But, I digress. Suffice to say, all triangles are triangles, but not all triangles are triangles. Does that clear everything up? No? Maybe it would clearer if I, like, cracked out some italics or some shit. Too bad I don’t know how to do that.
As previously discussed, the triangle (the musical instrument, not the shape) is both called a triangle and has the appearance of one. Without citing any sources or undertaking any research, I’m going to jump to the conclusion that whoever invented the triangle looked at their handiwork, noted the fact that its interior angles equalled 180°, and after due deliberation decided to brand their creation the triangle in a stroke of sheer genius.
Let me you stop you right there for a second.
Picture Andrea Amati toiling over his magnum opus in some austere 16th century Italian workshop. Imagine him putting countless hours into perfecting the design. He’s wiping his brow. He’s taking measurements. He’s frantically scrawling on paper, occasionally scrunching some up into a little ball and tossing it aside. Yep- he’s pulling out all the stops. The sweet, sweet noise produced by this invention will be heard for centuries, he can feel it. Eventually it is complete. Amati steps back and gazes upon the piece of pure perfection before him. He didn’t just put maple, ebony and varnish into the instrument- he gave up part of his soul. “This”, he whispers, “will be known as the... violin-shape”.

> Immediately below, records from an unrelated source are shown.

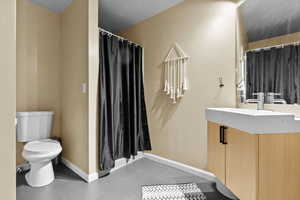 Bathroom featuring tile patterned floors, vanity, and toilet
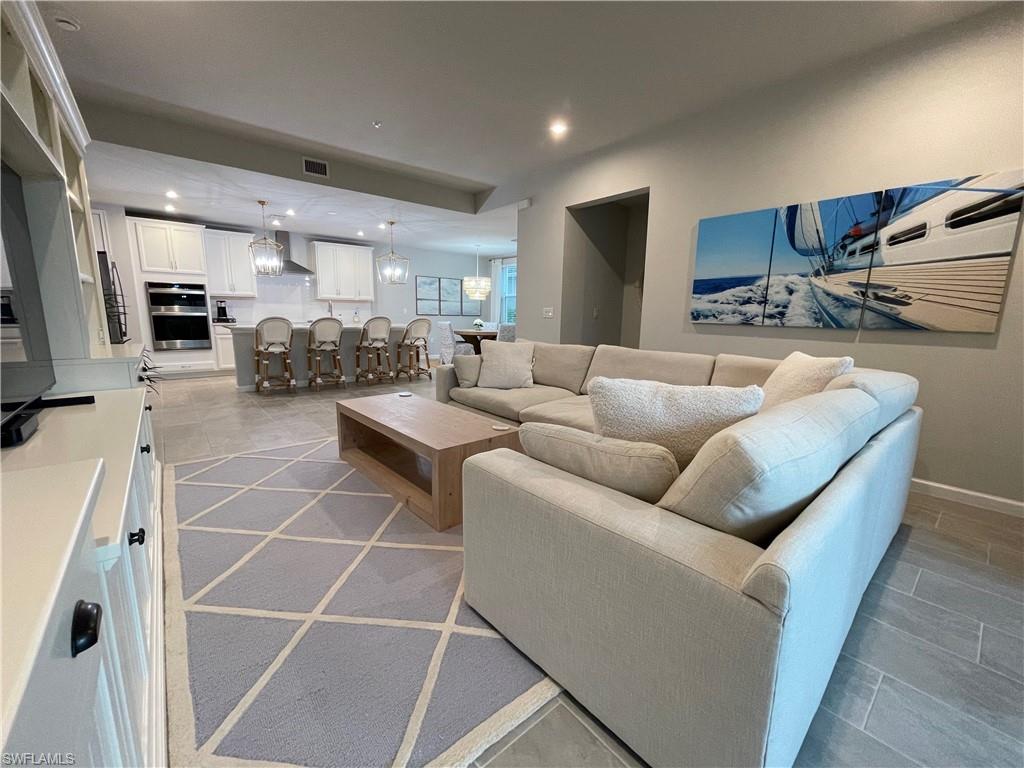 4676 Arboretum Circle, Unit 101 Naples, FL 34112 - Photo 10 of 24 a living room with patio furniture and a view of kitchen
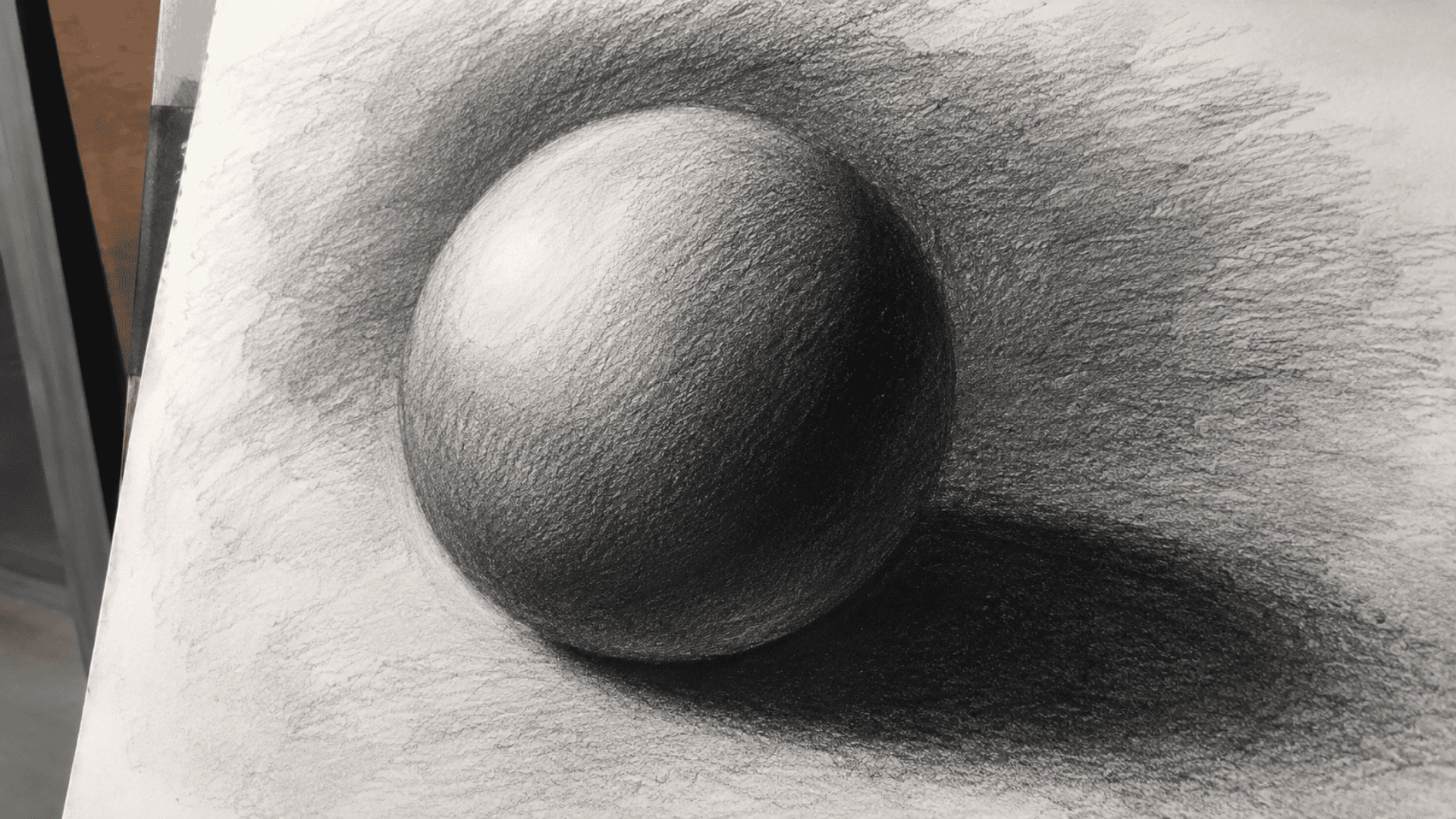 charcoal drawing of a shaded sphere showing full value range from bright highlight to deep shadow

The process of playing the triangle is known as trigonometry. Through the use of trigonometry, it is possible to extrapolate the point in a song or piece of music where the listener dismisses the inclusion of the triangle in the piece as a trite novelty.
Applications in classical music
Those who practise trigonometry have been the subject of much controversy, as when they are included in a full orchestra, they are the only musicians to require electronic equipment, namely calculators. Some view this as an affront to an orchestra's prestige and traditions.